** Task details **
In the source text about splitting an activity SQL record into indexed documents, how far apart are the documents' timestamps?

** Source text **
*-*-*

I'm currently attempting to split a single activity SQL record with a start and end time into multiple documents in an index. Each document will have a single timestamp (and duplicated data fields) and each timestamp is 15 minutes apart: slicing up a compile run into multiple pieces. I know of no visualization tools that end in "*ana" that can visualize records with start and end time and show the reserved resource (cores, threads, whatever...) as a line or bar in a time series plot while the job was active. I only get a blip for the values at the start of the event. I want a steady line of # cores/threads/mice on wheels used over the entirety of the duration of event until end_time.

*-*-*

** Data excerpts **
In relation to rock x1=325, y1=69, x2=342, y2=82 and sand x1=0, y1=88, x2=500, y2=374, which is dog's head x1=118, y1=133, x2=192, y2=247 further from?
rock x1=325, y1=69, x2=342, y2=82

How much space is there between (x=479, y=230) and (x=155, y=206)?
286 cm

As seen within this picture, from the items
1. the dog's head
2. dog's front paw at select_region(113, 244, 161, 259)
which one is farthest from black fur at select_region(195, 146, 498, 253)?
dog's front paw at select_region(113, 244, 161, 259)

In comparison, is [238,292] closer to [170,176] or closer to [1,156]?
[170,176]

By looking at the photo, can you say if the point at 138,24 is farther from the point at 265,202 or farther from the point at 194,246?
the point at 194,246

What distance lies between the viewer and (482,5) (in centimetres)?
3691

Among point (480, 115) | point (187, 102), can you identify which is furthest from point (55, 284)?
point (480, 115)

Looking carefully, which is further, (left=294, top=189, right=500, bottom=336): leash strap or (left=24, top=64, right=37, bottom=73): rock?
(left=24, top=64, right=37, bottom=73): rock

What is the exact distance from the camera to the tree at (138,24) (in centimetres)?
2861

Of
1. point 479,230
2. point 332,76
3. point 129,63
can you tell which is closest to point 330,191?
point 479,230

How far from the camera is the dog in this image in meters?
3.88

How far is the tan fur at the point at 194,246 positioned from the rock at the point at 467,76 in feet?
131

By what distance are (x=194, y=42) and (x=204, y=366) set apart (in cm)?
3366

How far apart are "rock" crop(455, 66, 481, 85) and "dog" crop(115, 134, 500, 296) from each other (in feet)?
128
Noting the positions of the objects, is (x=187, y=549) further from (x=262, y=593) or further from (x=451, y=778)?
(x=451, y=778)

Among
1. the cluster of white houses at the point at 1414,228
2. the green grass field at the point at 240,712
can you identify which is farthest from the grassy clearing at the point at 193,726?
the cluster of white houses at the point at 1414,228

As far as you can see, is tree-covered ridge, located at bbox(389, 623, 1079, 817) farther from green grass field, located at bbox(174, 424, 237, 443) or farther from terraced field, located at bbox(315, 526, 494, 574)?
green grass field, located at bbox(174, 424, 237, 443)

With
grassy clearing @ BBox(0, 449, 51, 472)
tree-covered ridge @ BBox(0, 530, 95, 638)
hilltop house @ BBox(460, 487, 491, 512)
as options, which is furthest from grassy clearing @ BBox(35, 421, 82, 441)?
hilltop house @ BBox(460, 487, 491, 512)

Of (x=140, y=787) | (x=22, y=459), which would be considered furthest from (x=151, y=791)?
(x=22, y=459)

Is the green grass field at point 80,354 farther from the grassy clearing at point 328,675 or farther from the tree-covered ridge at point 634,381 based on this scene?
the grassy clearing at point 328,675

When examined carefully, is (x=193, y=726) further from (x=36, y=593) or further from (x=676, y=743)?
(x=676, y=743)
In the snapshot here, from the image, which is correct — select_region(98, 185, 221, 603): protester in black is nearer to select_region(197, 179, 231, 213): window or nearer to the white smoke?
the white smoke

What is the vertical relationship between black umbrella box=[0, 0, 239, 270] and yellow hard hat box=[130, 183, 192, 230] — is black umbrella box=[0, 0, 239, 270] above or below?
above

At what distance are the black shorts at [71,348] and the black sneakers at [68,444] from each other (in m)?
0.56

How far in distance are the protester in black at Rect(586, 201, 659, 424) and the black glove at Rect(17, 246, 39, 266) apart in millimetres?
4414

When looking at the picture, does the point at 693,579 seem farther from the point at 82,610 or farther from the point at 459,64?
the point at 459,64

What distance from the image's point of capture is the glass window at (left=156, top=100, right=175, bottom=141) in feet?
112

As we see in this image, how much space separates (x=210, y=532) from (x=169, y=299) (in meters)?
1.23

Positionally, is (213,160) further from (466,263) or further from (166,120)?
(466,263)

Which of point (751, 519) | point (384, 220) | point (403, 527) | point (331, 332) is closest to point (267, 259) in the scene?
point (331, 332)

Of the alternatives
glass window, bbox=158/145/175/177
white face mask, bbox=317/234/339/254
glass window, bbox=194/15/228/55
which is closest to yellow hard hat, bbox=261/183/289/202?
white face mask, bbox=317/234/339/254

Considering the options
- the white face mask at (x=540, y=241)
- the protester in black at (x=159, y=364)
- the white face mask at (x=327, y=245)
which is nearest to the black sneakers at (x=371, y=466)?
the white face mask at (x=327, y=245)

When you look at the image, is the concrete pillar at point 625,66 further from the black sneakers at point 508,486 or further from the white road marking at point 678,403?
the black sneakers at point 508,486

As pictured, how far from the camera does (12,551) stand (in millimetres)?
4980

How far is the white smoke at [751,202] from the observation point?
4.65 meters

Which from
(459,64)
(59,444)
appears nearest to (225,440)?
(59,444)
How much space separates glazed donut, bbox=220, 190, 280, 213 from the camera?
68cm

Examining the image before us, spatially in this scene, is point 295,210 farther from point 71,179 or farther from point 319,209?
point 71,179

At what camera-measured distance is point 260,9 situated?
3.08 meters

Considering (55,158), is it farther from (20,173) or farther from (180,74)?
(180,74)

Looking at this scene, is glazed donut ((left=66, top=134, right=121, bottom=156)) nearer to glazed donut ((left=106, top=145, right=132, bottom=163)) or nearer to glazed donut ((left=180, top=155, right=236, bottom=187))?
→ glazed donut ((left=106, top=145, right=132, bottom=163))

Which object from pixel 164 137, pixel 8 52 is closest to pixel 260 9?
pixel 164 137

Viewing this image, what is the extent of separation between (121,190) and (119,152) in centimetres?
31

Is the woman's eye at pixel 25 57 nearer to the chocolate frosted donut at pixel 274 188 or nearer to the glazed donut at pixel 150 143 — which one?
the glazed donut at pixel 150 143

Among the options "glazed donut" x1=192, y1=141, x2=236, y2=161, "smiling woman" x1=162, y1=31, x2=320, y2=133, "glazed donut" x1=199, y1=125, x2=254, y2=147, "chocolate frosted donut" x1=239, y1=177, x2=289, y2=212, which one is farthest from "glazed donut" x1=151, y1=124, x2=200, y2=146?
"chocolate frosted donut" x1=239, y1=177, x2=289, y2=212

*-*-*

** Written solution **
15 minutes